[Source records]
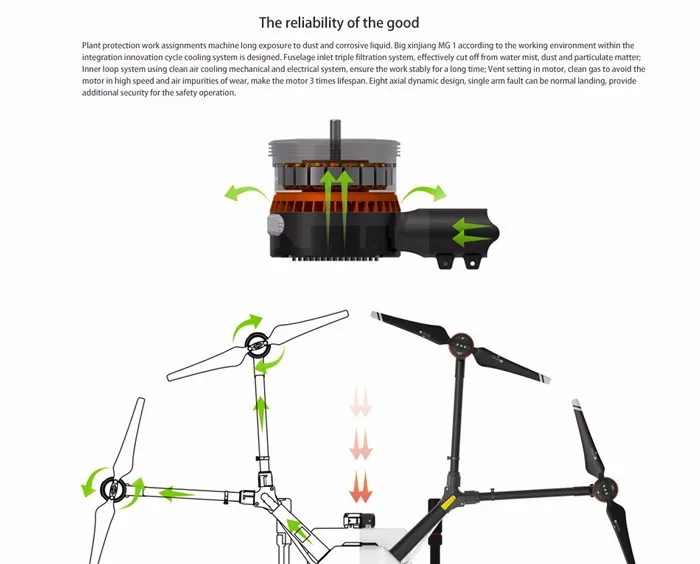 The reliability of the good

Plant protection work assignments machine long exposure to dust and corrosive liquid. Big xinjiang MG 1 according to the working environment within the integration innovation cycle cooling system is designed. Fuselage inlet triple filtration system, effectively cut off from water mist, dust and particulate matter; Inner loop system using clean air cooling mechanical and electrical system, ensure the work stably for a long time; Vent setting in motor, clean gas to avoid the motor in high speed and air impurities of wear, make the motor 3 times lifespan. Eight axial dynamic design, single arm fault can be normal landing, provide additional security for the safety operation.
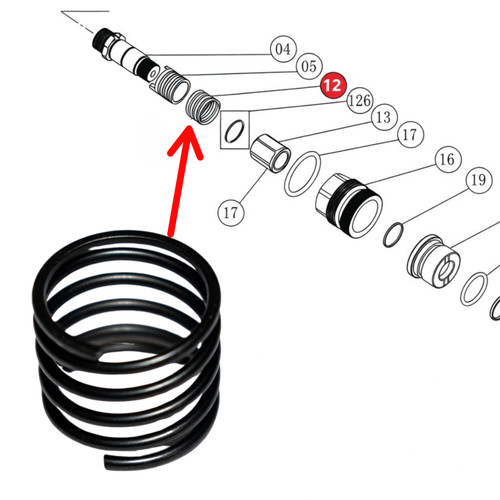 04
05
12
126
13
17
16
19
17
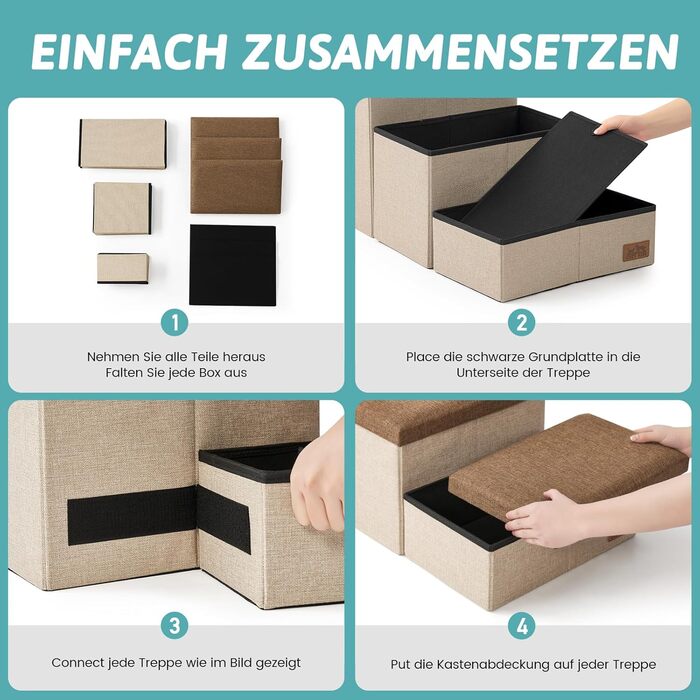 EINFACH ZUSAMMENSETZEN

1

Nehmen Sie alle Teile heraus
Falten Sie jede Box aus

2

Place die schwarze Grundplatte in die Unterseite der Treppe

3

Connect jede Treppe wie im Bild gezeigt

4

Put die Kastenabdeckung auf jeder Treppe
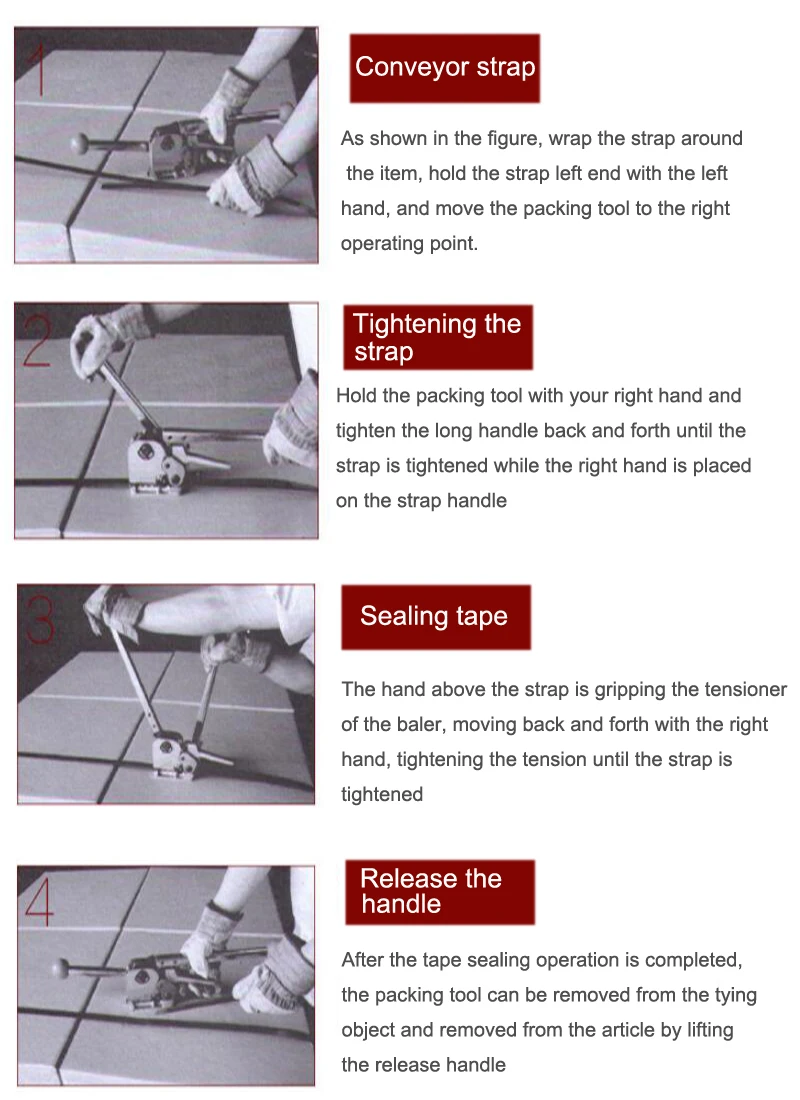 1

Conveyor strap

As shown in the figure, wrap the strap around the item, hold the strap left end with the left hand, and move the packing tool to the right operating point.

2

Tightening the strap

Hold the packing tool with your right hand and tighten the long handle back and forth until the strap is tightened while the right hand is placed on the strap handle

3

Sealing tape

The hand above the strap is gripping the tensioner of the baler, moving back and forth with the right hand, tightening the tension until the strap is tightened

4

Release the handle

After the tape sealing operation is completed, the packing tool can be removed from the tying object and removed from the article by lifting the release handle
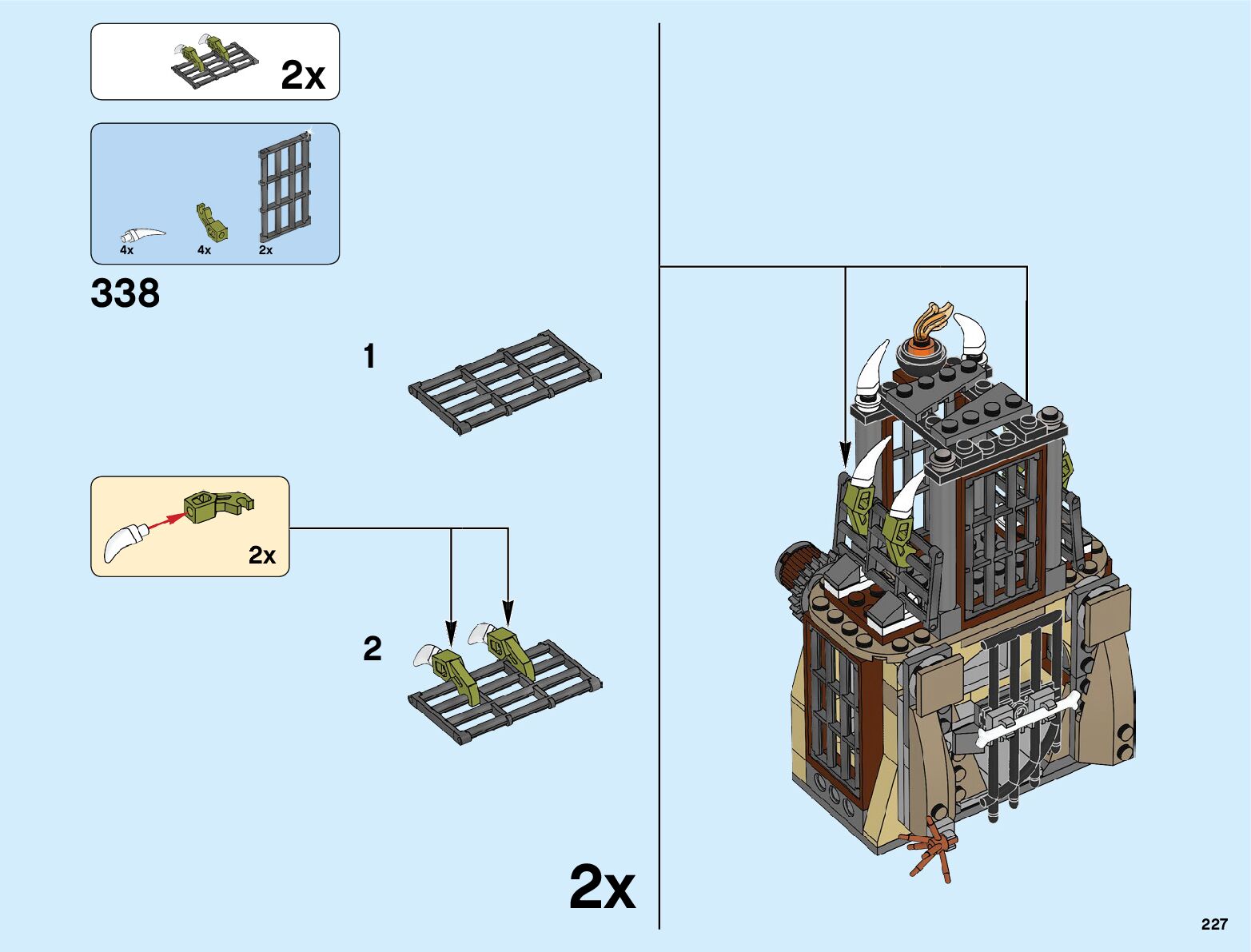 2x

4x
4x
2x

338

1

2x

2

2x

227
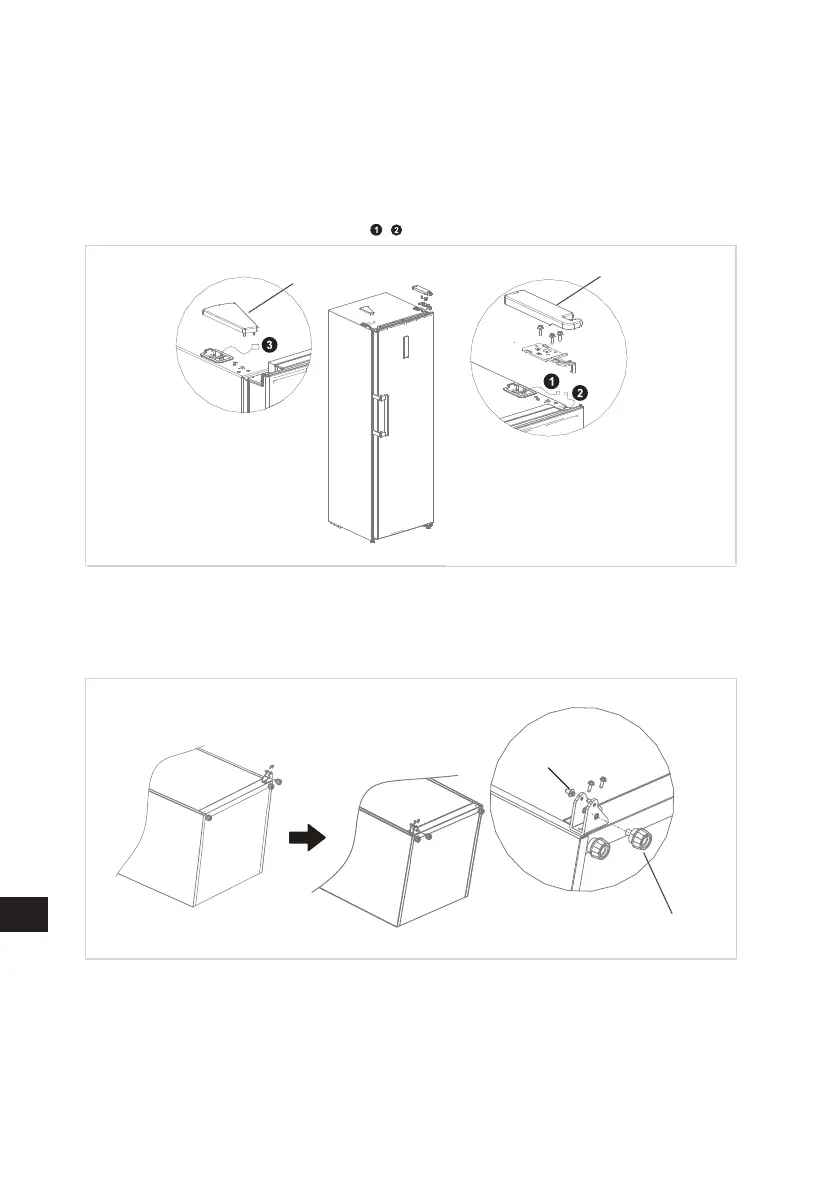 1 2

3

1

2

YOUR INSTRUCTIONS: Without the pictures, please output every record exactly.

WRITTEN RESPONSE:
 The reliability of the good

Plant protection work assignments machine long exposure to dust and corrosive liquid. Big xinjiang MG 1 according to the working environment within the integration innovation cycle cooling system is designed. Fuselage inlet triple filtration system, effectively cut off from water mist, dust and particulate matter; Inner loop system using clean air cooling mechanical and electrical system, ensure the work stably for a long time; Vent setting in motor, clean gas to avoid the motor in high speed and air impurities of wear, make the motor 3 times lifespan. Eight axial dynamic design, single arm fault can be normal landing, provide additional security for the safety operation.
 04
05
12
126
13
17
16
19
17
 EINFACH ZUSAMMENSETZEN

1

Nehmen Sie alle Teile heraus
Falten Sie jede Box aus

2

Place die schwarze Grundplatte in die Unterseite der Treppe

3

Connect jede Treppe wie im Bild gezeigt

4

Put die Kastenabdeckung auf jeder Treppe
 1

Conveyor strap

As shown in the figure, wrap the strap around the item, hold the strap left end with the left hand, and move the packing tool to the right operating point.

2

Tightening the strap

Hold the packing tool with your right hand and tighten the long handle back and forth until the strap is tightened while the right hand is placed on the strap handle

3

Sealing tape

The hand above the strap is gripping the tensioner of the baler, moving back and forth with the right hand, tightening the tension until the strap is tightened

4

Release the handle

After the tape sealing operation is completed, the packing tool can be removed from the tying object and removed from the article by lifting the release handle
 2x

4x
4x
2x

338

1

2x

2

2x

227
 1 2

3

1

2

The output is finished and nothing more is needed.